Our ambition is to create over 300 new homes in this important town centre location in North Finchley.
This site is located at 679 High Road, North Finchley – currently a Homebase. It includes the entirety of the Homebase building and the existing car park.
The site is within 10 minutes’ walking distance of West Finchley tube station and 15 minutes’ to Woodside Park, providing excellent access to Central London.
In the early 1900s the site was home to a large tramway depot before becoming a trolley bus depot after the Second World War.
We believe that, given its proximity to North Finchley High Road and local public transport, the site is an ideal location to create new homes and much better links through the area for pedestrians and cyclists.
The proposed development has been produced to take account of and respond to the requirements of the North Finchley Town Centre Framework Supplementary Planning Document.
Our proposals for 679 High Road include the following:
- 307 new homes
- 35% of homes available at affordable prices to buy and rent
- Seven new buildings, between three and nine storeys
- Onsite parking for 120 vehicles. 10 of these will be for blue badge holders. Active electric charging provision will be provided for 20% of all spaces with passive provision for the remainder.
- Around 600 secure cycle spaces
- Landscaped areas for new residents and local people
- New east-west routes for pedestrians
Our plans include seven new buildings, varying in height from three to nine storeys and containing a range to 1-3 bedroom homes.
The proposed total number of properties is made up of:
- 119 one-bed homes
- 150 two-bed homes
- 38 three-bed homes
Please note that this mix is indicative and may change.
The new homes will be designed to high standards, providing each property with its own private outdoor space, as well as shared landscaped gardens.
Helping to meet affordable housing targets
Approximately 35% of the proposed new homes will be available at affordable prices with a proposed split of 60% for affordable rent and 40% for shared ownership.
This will contribute towards Barnet’s, and London’s, housing targets for much-needed affordable homes for Londoners.
Barnet’s housing need
Barnet has the third highest housing target of all the London Boroughs set by the Mayor within the emerging London Plan. It’s also one of the highest in the country. This requires the delivery of 23,640 homes over the next 10 years.
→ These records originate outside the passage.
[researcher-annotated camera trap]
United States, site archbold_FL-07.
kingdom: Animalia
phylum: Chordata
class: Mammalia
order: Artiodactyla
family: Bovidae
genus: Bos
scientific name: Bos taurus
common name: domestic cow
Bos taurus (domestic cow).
The focus of this delivery will be on scarce brownfield sites, such as 679 High Road, in order to protect the Green Belt and Metropolitan Open Land.
In order to hit these targets in Barnet, and other boroughs, a step change in housing delivery is required. The emerging London Plan therefore requires boroughs to optimise the development potential of sites coming forward.
The new homes are necessary to address the acute affordability issues in the capital and to ensure as many people as possible have the opportunity of owning their own home.
It is in this context that the proposals have been put forward.
Improved landscaping and pedestrian access
Taylor Wimpey’s ambition is to create new east-west routes through a currently closed off site.
The proposals will allow pedestrians to easily access the new development and pass through new landscaped gardens, creating nicer walking routes between the High Road and local Tube stations.
Our plans include ambitious public landscaping, private residential gardens and eco-roofs, providing new habitats for local wildlife.
The proposed designs are split into five distinct areas:
The Centre Spine
Running from east to west across the site, the centre spine will be a shared space for pedestrian and cycle safe routes, and will include the planting of new trees and vegetation. Benches will provide places for people to sit and enjoy the outside space.
The Access Link
This area will join the south of the site to the north, using accessible stairs and ramps. This area will also be for vehicles to enter and exit the residential car park and will include a clear and safe pedestrian pathway. Trees and vegetation will be planted within this section, adding to the overall increase in greenery on the site.
Each block of homes has been designed to have its own resident-only communal garden space. These will be on varying levels across the site and will include play space for young children, social spaces for residents and guests, self-grow vegetable beds and vegetation aimed food and habitat sources for local birds and fauna.
Where possible, the roofs on each of the proposed blocks will be covered in vegetation, wildflowers and shelters, providing new habitats for wildlife. On some blocks, the roof spaces will be open for residents.
High Street and residential frontages
Where the new blocks face onto surrounding streets, particularly the High Road, new trees, paving and street furniture will be installed to create much more interactive and pedestrian-friendly spaces.
Transport and parking
The total number of parking spaces has been reduced from the previously proposed 149 to 120 through our consultations with the GLA and TFL who are encouraging the use of more sustainable modes of transport. The site has good public transport accessibility and we will be providing around 600 cycle parking spaces in the proposals.
We are in discussions with car club companies and the Council to provide contributions towards a car club within the town centre.
The plans also include around 600 cycles spaces for residents and guests, including electric bike points.